Wednesday, November 17, 2010

Collection Performance - Don't become too lazy

Situation

A few weeks ago I was performance tuning some code that ran quite regularly and took more time than it should, judging from the complexity of what is was doing. As usual, by merely looking that the code there was nothing blatantly, obviously, complete and ridiculously wrong - after all, it worked correctly.

So I fired up trusty old JProfiler and had a look, just to find out that sometimes you can become just too lazy and reliant on libraries without realizing their characteristics deeply enough.

The Code

The following snippet shows the relevant method of the code under analysis. The surroundings are not really important, the heart of the matter is in here:

protected List<String> getCurrentChunkList() {
    List<String> all = getContext().getFullList();
    List<String> result = new ArrayList<String>(chunkSize + 2);
    int tempCount = 0;
    for (Iterator<String> allIter = all.iterator(); allIter.hasNext()
                && tempCount < chunkSize; tempCount++) {
        result.add(allIter.next());
        if (tempCount == chunkSize) {
            while (allIter.hasNext()) {
                String current = allIter.next();
                if (tCurrent.equalsIgnoreCase(result.get(result.size() - 1))) {
                    result.add(tCurrent);
                } else {
                    break;
                }
            }
        }
    }
    all.removeAll(result);
    return result;
}

Basically all this does is take a portion of a long list of Strings and transfer them to a partial list with some data specific fiddling at the end of a chunk. Once that has been completed, the elements transferred are removed from the primary list.

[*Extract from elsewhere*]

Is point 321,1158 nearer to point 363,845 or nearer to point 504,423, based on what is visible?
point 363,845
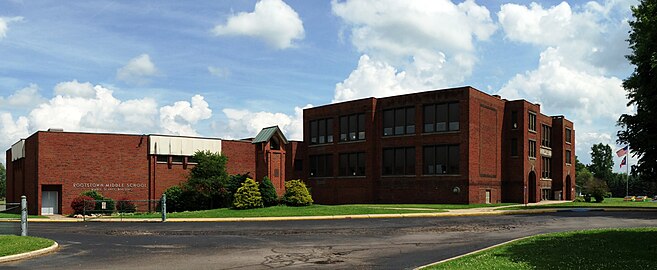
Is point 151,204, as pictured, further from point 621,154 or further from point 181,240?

The whole thing is part of a batch processing system that is only allowed to run for a limited time slice at a time. So the overall list of items that still needs to be processed is stored persistently in a context object and a certain amount of those is extracted, the master list shortened and the resulting chunk returned to the actual processing in each run. Control is then returned to the surrounding framework that can assign a new time slice to this kind of job, or at different one at its discretion. This will be repeated until the master list is empty.

The all list contains about 10,000 elements, the chunk size is set to 1,000. Now, this does not look too bad, does it?

First run

When running the processing job for the mentioned 10,000 elements in chunks of 1,000 the whole process took 490 seconds; of that the above method accounted for a whopping 6,3% or 31 seconds! A little long considering that it is just calling a few supposedly well-optimized collection operations…

But looking at it more closely, these “few” operations are a few more. With 1,000 elements per chunk, there were

  • 10 invocations of getCurrentChunkList
  • 10,000 invocations of Iterator.hasNext
  • 10,000 invocations of Iterator.next
  • 10,000 invocations of ArrayList.add
  • 10 new ArrayLists
  • 10 new Iterators
  • 10 invocations of ArrayList.removeAll

Not exactly minimalistic, but 31 seconds seems a little over the top.

The problem lies with the ArrayList.removeAll call - internally an ArrayList is using a regular array as a backend store. The implementation of removeAll is just a looped call to the remove method for a single element. remove will then internally iterate the array and do an equality check of the element to be removed, finally removing it from the array when found.

Unless the element to be removed is at the end of the backing store array, there is a lot of bookkeeping to do, because removing something from the middle of an array is not an easy thing to do - in any case a good chunk of the array needs to be shifted over to fill the gap.

While this is using the fairly efficient System.arraycopy in its implementation, it still adds up, because we the algorithm shown above removes the elements it picks for processing from the beginning of the list, leading several thousand array shifting and resizing operations.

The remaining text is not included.